Pick up the passage on supporting teenagers through COVID-19 isolation after its last sentence, and keep writing it.

:: Passage shown

It is all too easy to assume that because teenagers and adolescents do not desire to discuss current issues means they are doing okay. Many of them will have lost focus heading towards their exams, others are finding it hard to not be meeting up with friends, going shopping, carrying out normal sports or simply hanging out together.
ACP Child Psychotherapist Rachel Melville Thomas answers questions on how to support your teenagers; especially if they don’t want to talk or are expressing their anxieties through anger.
How can you talk to your teenagers about COVID-19 and their anxieties in isolation, when they don’t want to listen or talk?
Being an adolescent is an unsettling time anyway, and now they have to deal with the loss of a great deal of “scaffolding” that helped them to know what to do and how to be. It is difficult to say how frightening and confusing this is, so often teenagers will act or show what they feel rather than tell you verbally.
They may also behave as though nothing is bothering them at all, either because it’s too hard to explain or as a way to protect themselves from thinking about their underlying worries.
Some ways to get talking
Pick an activity time - like washing up, brushing the dog or clearing a cupboard, where no one has to make eye contact.
Sit down and watch something together – even ask to have Animal Crossing explained!
Have a light bedtime chat – whilst sorting clothes for the wash perhaps, or maybe even having a sit down. Hopefully a warm, night-time talk evokes memories of safer, earlier days when they were being settled in by you.
How to talk
Start with yourself and how you feel, “It’s all so weird these days”, “I’m having trouble focussing on my work online”
If they respond negatively – just agree and empathise. “Yes, you’re right, it’s easier for me because I can keep up the work”
Do third person questions – “How are the others in your year doing?”
Use your imagination: “I’m guessing it’s terrible not knowing if the work you do will count for towards anything”, “I wonder if it’s hard for Liam with his dad away”
Watch the news with them, and get talking about what they think.
How do you help and support teenagers who are feeling angry about isolation and missing friends?

::::
:: Data under study

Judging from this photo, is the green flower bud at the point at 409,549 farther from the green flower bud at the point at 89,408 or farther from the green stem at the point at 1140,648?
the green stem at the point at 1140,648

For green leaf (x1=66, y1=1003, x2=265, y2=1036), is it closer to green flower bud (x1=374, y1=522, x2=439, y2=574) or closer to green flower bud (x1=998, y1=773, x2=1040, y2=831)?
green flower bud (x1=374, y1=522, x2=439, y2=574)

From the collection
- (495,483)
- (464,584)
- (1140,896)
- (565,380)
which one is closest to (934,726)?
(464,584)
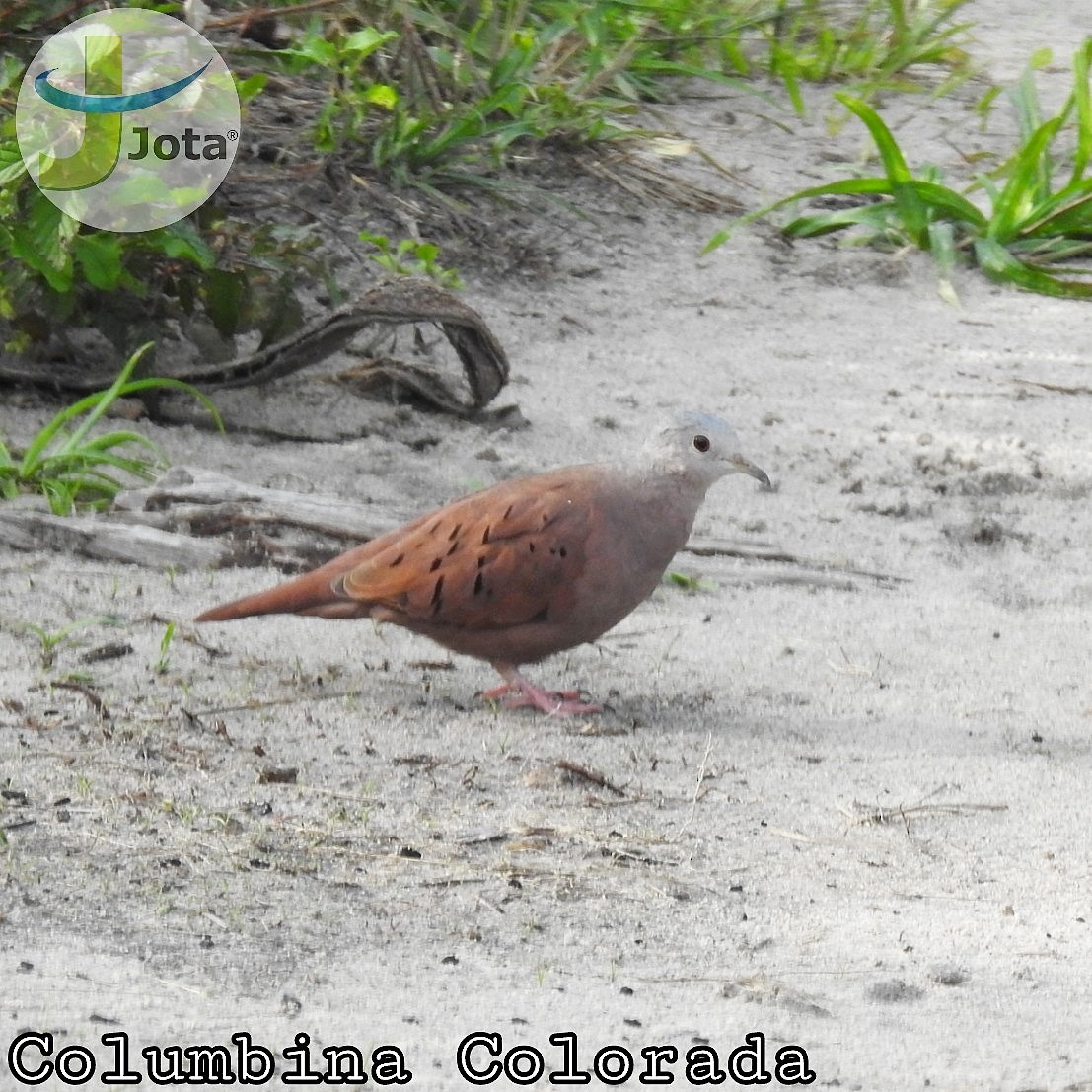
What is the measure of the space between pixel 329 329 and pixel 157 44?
0.92m

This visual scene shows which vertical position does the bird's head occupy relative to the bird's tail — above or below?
above

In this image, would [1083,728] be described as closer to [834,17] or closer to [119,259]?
[119,259]

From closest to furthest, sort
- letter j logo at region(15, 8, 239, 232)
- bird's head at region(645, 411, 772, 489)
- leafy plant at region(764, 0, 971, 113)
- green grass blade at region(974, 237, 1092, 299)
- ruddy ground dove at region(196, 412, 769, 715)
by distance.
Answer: ruddy ground dove at region(196, 412, 769, 715) → bird's head at region(645, 411, 772, 489) → letter j logo at region(15, 8, 239, 232) → green grass blade at region(974, 237, 1092, 299) → leafy plant at region(764, 0, 971, 113)

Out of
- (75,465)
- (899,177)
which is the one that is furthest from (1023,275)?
(75,465)

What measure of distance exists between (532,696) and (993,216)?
152 inches

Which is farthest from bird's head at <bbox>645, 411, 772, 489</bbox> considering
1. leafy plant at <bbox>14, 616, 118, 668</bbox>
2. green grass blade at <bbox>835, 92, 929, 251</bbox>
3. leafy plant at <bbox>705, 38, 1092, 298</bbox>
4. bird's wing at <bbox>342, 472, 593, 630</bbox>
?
green grass blade at <bbox>835, 92, 929, 251</bbox>

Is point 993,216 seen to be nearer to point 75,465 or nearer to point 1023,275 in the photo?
point 1023,275

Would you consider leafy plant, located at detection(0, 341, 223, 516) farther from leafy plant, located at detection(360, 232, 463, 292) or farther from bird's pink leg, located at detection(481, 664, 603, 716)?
bird's pink leg, located at detection(481, 664, 603, 716)

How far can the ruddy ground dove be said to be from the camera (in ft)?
11.4

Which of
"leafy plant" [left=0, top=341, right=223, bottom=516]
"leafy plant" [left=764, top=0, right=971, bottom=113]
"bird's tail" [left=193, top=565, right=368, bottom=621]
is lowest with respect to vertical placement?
"leafy plant" [left=0, top=341, right=223, bottom=516]

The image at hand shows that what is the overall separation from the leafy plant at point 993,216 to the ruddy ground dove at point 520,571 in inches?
124

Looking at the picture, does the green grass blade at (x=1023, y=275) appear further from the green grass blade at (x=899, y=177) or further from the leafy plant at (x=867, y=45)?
the leafy plant at (x=867, y=45)

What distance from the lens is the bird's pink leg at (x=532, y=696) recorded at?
355 cm

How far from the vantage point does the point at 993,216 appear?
665cm
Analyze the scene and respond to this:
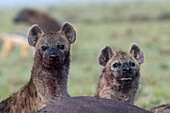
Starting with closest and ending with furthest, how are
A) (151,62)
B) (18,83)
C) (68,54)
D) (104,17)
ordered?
(68,54) < (18,83) < (151,62) < (104,17)

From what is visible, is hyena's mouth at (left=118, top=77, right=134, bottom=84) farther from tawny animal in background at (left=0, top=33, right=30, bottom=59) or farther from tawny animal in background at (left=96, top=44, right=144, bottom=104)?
tawny animal in background at (left=0, top=33, right=30, bottom=59)

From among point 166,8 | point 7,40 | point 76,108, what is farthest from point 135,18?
point 76,108

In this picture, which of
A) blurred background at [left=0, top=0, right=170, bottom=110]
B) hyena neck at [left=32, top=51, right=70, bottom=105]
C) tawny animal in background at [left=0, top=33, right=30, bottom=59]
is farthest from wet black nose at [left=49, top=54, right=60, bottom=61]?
tawny animal in background at [left=0, top=33, right=30, bottom=59]

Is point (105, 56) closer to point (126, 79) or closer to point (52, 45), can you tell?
point (126, 79)

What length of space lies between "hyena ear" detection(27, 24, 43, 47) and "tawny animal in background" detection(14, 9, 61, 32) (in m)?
11.8

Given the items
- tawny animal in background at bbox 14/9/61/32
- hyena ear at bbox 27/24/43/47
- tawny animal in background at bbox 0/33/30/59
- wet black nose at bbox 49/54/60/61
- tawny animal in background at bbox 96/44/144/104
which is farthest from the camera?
tawny animal in background at bbox 0/33/30/59

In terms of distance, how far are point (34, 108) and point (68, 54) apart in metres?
0.91

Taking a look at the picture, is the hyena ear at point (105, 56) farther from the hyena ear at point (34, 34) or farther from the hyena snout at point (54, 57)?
the hyena snout at point (54, 57)

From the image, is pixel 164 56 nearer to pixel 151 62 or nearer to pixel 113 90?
pixel 151 62

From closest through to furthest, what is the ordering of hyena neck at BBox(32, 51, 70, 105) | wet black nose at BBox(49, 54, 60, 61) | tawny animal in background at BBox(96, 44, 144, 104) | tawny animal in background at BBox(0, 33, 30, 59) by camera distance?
wet black nose at BBox(49, 54, 60, 61) → hyena neck at BBox(32, 51, 70, 105) → tawny animal in background at BBox(96, 44, 144, 104) → tawny animal in background at BBox(0, 33, 30, 59)

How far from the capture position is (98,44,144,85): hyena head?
630 centimetres

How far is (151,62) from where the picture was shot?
16.9 metres

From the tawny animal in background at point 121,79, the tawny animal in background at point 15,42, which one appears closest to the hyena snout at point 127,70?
the tawny animal in background at point 121,79

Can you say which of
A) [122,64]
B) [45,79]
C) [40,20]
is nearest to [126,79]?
[122,64]
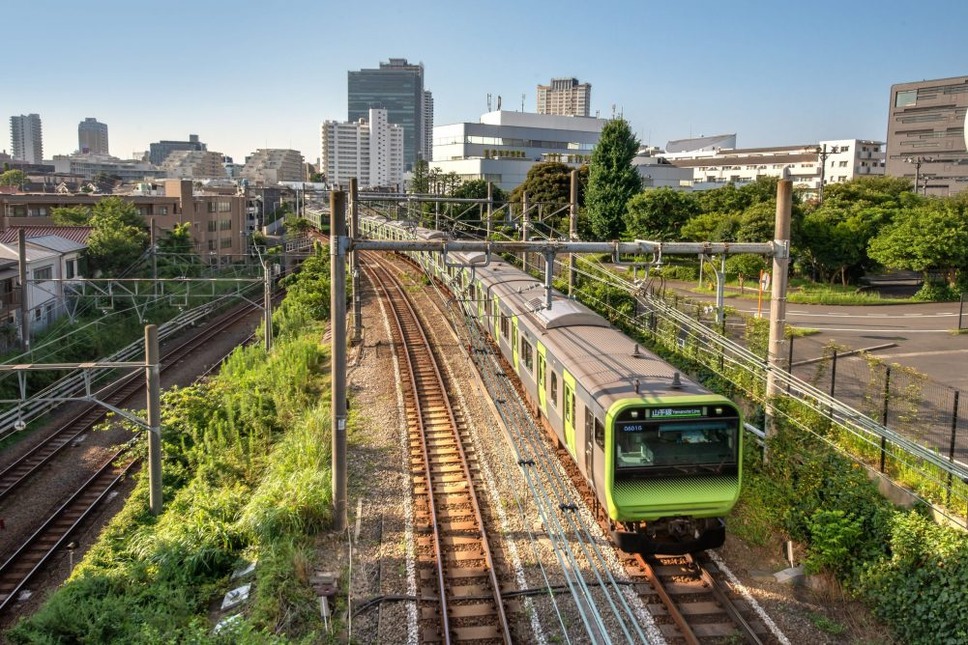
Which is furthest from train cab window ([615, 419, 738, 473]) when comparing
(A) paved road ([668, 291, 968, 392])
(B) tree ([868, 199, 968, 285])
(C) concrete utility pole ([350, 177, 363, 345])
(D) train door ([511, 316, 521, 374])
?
(B) tree ([868, 199, 968, 285])

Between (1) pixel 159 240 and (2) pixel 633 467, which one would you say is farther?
(1) pixel 159 240

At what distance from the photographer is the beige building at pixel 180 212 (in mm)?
43881

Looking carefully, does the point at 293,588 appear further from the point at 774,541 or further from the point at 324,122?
the point at 324,122

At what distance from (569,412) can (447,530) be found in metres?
2.46

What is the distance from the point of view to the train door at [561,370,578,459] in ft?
36.3

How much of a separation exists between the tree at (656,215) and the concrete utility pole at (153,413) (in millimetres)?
28531

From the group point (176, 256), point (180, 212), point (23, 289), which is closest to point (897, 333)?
point (23, 289)

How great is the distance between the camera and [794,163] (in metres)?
94.1

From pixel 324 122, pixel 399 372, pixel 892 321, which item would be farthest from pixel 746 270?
pixel 324 122

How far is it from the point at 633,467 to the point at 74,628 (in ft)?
22.9

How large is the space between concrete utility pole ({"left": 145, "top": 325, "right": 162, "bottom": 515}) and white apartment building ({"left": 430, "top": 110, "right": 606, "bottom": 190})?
63.7 meters

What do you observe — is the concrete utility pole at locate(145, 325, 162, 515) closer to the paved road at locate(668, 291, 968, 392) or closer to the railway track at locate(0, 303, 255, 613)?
the railway track at locate(0, 303, 255, 613)

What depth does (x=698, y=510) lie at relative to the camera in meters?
9.22

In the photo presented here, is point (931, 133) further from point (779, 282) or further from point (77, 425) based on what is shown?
point (77, 425)
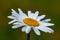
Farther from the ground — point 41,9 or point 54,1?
point 54,1

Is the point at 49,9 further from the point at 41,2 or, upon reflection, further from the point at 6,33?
the point at 6,33

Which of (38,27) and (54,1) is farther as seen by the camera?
(54,1)

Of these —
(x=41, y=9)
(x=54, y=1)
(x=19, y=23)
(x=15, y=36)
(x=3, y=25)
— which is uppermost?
(x=54, y=1)

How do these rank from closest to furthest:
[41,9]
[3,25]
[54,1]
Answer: [3,25], [41,9], [54,1]

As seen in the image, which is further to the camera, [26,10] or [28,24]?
[26,10]

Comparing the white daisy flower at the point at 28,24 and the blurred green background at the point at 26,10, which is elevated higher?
the blurred green background at the point at 26,10

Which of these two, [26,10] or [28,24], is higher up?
[26,10]

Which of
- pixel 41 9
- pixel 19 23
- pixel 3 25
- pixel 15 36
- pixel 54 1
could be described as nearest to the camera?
pixel 19 23

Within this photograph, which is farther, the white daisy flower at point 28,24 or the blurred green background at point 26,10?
the blurred green background at point 26,10

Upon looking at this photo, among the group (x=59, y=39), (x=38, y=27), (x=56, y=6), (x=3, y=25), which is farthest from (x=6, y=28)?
(x=38, y=27)
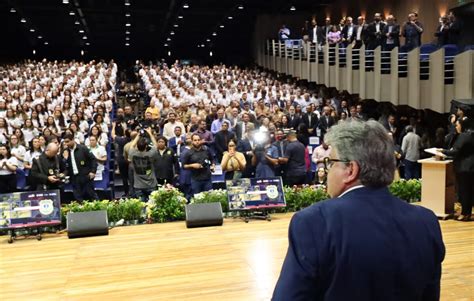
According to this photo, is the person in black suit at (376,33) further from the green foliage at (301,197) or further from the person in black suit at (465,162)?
the person in black suit at (465,162)

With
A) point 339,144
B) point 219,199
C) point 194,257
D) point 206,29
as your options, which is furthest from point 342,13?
point 339,144

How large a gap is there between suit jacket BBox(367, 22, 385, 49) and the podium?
286 inches

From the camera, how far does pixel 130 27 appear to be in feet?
98.6

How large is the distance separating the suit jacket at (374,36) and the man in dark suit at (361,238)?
1233 centimetres

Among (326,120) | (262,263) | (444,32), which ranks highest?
(444,32)

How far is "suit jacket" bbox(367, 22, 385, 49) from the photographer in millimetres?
13255

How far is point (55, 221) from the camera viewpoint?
6.36 m

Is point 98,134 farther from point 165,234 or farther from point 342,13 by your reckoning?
point 342,13

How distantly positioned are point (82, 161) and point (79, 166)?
3.4 inches

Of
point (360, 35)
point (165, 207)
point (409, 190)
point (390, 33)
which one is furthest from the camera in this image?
point (360, 35)

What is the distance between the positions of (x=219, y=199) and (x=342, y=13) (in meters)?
18.4

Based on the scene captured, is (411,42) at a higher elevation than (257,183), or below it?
higher

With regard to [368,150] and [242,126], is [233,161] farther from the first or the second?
[368,150]

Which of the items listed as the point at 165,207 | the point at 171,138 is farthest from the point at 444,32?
the point at 165,207
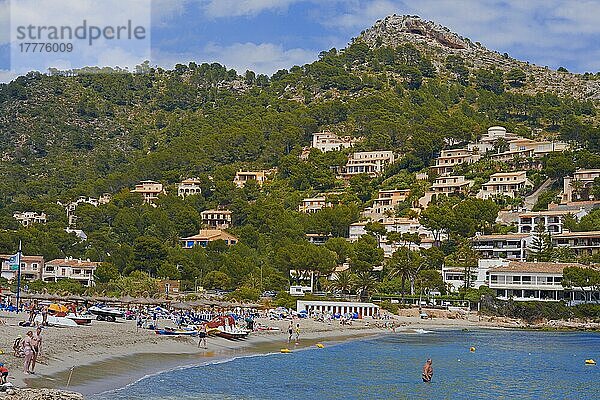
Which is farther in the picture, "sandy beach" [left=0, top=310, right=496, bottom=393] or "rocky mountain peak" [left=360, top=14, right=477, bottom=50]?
"rocky mountain peak" [left=360, top=14, right=477, bottom=50]

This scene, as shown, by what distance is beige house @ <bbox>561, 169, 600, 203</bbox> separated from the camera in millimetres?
94312

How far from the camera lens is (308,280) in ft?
255

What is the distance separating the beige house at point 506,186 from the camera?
325 ft

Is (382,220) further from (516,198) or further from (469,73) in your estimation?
(469,73)

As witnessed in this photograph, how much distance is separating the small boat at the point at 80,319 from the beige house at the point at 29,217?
221ft

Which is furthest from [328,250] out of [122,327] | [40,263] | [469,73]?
[469,73]

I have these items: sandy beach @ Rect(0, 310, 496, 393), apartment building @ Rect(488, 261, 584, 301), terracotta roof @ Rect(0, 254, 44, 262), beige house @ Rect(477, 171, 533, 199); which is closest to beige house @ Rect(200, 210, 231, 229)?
terracotta roof @ Rect(0, 254, 44, 262)

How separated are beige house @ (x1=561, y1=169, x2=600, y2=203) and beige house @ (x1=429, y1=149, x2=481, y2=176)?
56.0 feet

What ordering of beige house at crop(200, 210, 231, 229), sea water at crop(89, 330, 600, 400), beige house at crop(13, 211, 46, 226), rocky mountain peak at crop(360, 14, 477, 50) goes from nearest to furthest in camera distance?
sea water at crop(89, 330, 600, 400) < beige house at crop(200, 210, 231, 229) < beige house at crop(13, 211, 46, 226) < rocky mountain peak at crop(360, 14, 477, 50)

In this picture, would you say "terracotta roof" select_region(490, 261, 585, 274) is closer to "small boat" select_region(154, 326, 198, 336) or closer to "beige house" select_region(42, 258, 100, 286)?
"small boat" select_region(154, 326, 198, 336)

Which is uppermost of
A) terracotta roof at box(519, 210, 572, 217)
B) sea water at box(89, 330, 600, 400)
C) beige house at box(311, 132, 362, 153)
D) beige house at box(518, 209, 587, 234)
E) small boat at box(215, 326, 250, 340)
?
beige house at box(311, 132, 362, 153)

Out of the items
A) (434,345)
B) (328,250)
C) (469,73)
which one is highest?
(469,73)

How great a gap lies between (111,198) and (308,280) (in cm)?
4879

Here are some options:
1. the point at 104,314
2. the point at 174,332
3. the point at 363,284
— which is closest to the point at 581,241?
the point at 363,284
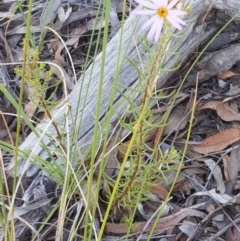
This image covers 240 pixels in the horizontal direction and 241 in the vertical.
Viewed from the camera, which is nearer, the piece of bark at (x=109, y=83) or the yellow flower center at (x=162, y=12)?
the yellow flower center at (x=162, y=12)

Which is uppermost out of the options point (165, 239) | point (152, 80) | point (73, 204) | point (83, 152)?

::::

*Exercise response*.
Adolescents are quite rightly striving for independence and being in charge of their own lives. It will become more and more annoying that they are being told to curtail their lives and the freedom they find in friends and school life.
There is a real risk that in the next few weeks some may simply ignore advice and go to meet up with friends or hang out in public spaces.
Check now how they are feeling about being stuck indoors, stay in touch with their state of mind, before it gets really difficult for them.
Allow them to let off steam, perhaps repeatedly, they may need to let you know how intolerable it all is so they can feel a little better.
Listen to them and agree with them (again).
Don’t be afraid of the immediate angry reaction. Often teenagers wear an irritated or annoyed mood like a suit of armour – it puts off parents asking how they are and spotting the painful or scared feelings behind it.
Sometimes they won’t be overtly angry but will behave in ways that make you furious! It’s a way of pushing those nasty feelings into other people. Stay calm and see it as “stress overspill”. Talk to another adult, or just have a think about it before retaliating.
And more practically….
Offers of food and drink go a long way to reassure your teenager that you are still supporting them, whatever!
See if they have any ideas or plans about how to survive the next few weeks/months. Take a look at Andria Zafirakou’s ideas on creativity https://www.weforum.org/agenda/2020/04/coronavirus-education-homeschooling-teaching-creativity/
Or Ideas for activities for future planning here: https://staceymdesign.com/blogs/blog/15-activities-for-your-teen-or-young-adult-during-lockdown
Gently suggest that they will enjoy the relaxing more if they have done some work. Warn them that endless gaming, Netflix, movies and surfing the net will end in feeling pointless and maybe a bit down.